MATERIAL FOR THIS EXERCISE
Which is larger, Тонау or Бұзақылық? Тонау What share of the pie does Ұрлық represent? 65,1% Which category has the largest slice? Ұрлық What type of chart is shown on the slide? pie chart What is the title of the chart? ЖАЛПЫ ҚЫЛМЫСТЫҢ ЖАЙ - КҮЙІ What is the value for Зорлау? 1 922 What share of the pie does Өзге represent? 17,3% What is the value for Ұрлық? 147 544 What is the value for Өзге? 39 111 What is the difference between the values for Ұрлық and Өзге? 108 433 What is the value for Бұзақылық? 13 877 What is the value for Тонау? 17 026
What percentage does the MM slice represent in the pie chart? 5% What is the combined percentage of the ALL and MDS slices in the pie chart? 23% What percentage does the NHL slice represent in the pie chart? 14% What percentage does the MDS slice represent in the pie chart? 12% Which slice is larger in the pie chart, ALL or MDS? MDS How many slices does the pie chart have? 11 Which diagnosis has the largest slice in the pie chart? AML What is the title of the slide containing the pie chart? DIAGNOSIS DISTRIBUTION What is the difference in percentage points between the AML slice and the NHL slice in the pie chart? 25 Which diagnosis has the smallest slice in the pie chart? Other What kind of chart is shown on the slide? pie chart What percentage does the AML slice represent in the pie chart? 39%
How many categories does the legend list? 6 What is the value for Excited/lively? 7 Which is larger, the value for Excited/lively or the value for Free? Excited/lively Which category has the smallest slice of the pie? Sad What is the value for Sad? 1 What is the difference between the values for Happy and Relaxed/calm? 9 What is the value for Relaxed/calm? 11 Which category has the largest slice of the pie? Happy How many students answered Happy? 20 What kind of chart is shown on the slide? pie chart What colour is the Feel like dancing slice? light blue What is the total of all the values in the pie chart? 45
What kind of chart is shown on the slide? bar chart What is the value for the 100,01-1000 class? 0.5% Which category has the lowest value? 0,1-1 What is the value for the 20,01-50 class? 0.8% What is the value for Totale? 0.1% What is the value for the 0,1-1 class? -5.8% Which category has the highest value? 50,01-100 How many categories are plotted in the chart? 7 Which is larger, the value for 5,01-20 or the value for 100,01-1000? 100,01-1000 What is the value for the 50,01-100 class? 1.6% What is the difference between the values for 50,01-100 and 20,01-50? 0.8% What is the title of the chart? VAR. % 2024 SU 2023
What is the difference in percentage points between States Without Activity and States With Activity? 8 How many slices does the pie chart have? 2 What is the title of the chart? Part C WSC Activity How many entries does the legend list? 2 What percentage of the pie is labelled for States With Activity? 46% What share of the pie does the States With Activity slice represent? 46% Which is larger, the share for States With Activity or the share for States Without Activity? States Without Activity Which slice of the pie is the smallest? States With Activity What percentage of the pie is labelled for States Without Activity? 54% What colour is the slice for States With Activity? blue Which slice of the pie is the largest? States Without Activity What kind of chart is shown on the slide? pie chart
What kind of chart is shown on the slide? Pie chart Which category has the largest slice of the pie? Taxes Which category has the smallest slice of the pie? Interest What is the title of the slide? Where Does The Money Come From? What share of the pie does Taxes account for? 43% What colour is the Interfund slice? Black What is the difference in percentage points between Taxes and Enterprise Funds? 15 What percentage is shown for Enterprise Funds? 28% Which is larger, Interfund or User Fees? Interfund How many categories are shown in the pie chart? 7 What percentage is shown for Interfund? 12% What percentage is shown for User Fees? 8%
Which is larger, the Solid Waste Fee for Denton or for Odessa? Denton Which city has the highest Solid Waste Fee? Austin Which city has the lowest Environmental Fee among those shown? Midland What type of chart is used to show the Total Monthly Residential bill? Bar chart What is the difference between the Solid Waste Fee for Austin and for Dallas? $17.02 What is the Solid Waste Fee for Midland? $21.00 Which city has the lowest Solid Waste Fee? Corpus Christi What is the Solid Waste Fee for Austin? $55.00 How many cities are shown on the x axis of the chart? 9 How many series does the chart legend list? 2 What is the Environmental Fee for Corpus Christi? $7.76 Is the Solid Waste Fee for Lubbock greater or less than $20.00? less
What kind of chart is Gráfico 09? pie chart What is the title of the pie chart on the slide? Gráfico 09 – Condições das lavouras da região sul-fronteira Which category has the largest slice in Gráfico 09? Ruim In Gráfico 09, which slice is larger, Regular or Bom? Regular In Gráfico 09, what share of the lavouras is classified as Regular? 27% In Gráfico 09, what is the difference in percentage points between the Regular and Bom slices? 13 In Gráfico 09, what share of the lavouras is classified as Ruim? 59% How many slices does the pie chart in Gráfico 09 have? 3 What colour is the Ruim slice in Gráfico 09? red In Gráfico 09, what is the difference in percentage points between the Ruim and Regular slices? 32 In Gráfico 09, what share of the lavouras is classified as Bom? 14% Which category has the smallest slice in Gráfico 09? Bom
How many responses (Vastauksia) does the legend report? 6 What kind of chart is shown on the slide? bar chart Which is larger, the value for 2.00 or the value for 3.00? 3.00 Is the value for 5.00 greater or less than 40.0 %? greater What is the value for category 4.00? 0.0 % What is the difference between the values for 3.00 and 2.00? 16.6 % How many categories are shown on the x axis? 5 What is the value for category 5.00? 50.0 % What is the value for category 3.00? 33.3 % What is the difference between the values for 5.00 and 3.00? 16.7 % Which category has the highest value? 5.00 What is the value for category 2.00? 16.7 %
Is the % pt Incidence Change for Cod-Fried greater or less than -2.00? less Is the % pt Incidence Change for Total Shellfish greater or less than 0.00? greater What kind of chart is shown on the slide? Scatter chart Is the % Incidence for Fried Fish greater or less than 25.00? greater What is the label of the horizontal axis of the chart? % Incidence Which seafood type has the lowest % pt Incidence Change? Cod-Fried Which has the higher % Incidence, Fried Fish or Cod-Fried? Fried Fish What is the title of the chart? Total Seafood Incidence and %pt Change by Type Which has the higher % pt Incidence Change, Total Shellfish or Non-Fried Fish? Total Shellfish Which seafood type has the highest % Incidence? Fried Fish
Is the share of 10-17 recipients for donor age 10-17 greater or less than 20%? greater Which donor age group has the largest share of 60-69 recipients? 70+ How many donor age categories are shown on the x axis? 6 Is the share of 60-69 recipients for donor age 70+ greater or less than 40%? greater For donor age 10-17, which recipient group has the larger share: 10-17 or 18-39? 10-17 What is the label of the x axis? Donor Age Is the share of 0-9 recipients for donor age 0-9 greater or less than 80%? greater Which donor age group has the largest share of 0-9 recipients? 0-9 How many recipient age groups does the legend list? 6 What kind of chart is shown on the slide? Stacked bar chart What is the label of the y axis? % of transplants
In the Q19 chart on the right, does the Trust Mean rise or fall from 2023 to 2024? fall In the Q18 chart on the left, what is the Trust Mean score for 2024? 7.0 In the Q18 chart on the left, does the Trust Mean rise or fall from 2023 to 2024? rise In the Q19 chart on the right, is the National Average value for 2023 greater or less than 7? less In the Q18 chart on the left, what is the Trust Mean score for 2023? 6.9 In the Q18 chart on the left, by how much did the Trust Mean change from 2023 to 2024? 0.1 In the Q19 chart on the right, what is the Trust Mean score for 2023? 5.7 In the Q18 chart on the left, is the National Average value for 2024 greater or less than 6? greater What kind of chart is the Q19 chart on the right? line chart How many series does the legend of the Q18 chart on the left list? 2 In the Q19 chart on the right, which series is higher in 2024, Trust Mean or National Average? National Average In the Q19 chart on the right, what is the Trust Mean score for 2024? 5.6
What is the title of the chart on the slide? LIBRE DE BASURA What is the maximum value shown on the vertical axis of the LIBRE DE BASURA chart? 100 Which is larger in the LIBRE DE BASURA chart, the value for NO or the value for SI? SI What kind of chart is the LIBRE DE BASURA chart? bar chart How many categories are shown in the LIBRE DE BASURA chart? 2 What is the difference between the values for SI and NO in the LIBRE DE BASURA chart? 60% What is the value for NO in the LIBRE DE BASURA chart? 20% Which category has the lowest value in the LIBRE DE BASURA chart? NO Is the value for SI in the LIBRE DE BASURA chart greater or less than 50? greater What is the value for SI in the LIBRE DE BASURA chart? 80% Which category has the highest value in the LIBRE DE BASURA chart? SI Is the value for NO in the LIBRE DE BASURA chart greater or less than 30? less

TASK INSTRUCTIONS
Rename "represent" to "account for" in the stretch from the start of the items through the line containing "What percentage does the MM", and reproduce that stretch with everything else unchanged.

ANSWER SECTION
Which is larger, Тонау or Бұзақылық? Тонау What share of the pie does Ұрлық account for? 65,1% Which category has the largest slice? Ұрлық What type of chart is shown on the slide? pie chart What is the title of the chart? ЖАЛПЫ ҚЫЛМЫСТЫҢ ЖАЙ - КҮЙІ What is the value for Зорлау? 1 922 What share of the pie does Өзге account for? 17,3% What is the value for Ұрлық? 147 544 What is the value for Өзге? 39 111 What is the difference between the values for Ұрлық and Өзге? 108 433 What is the value for Бұзақылық? 13 877 What is the value for Тонау? 17 026
What percentage does the MM slice account for in the pie chart? 5% What is the combined percentage of the ALL and MDS slices in the pie chart? 23% What percentage does the NHL slice account for in the pie chart? 14% What percentage does the MDS slice account for in the pie chart? 12% Which slice is larger in the pie chart, ALL or MDS? MDS How many slices does the pie chart have? 11 Which diagnosis has the largest slice in the pie chart? AML What is the title of the slide containing the pie chart? DIAGNOSIS DISTRIBUTION What is the difference in percentage points between the AML slice and the NHL slice in the pie chart? 25 Which diagnosis has the smallest slice in the pie chart? Other What kind of chart is shown on the slide? pie chart What percentage does the AML slice account for in the pie chart? 39%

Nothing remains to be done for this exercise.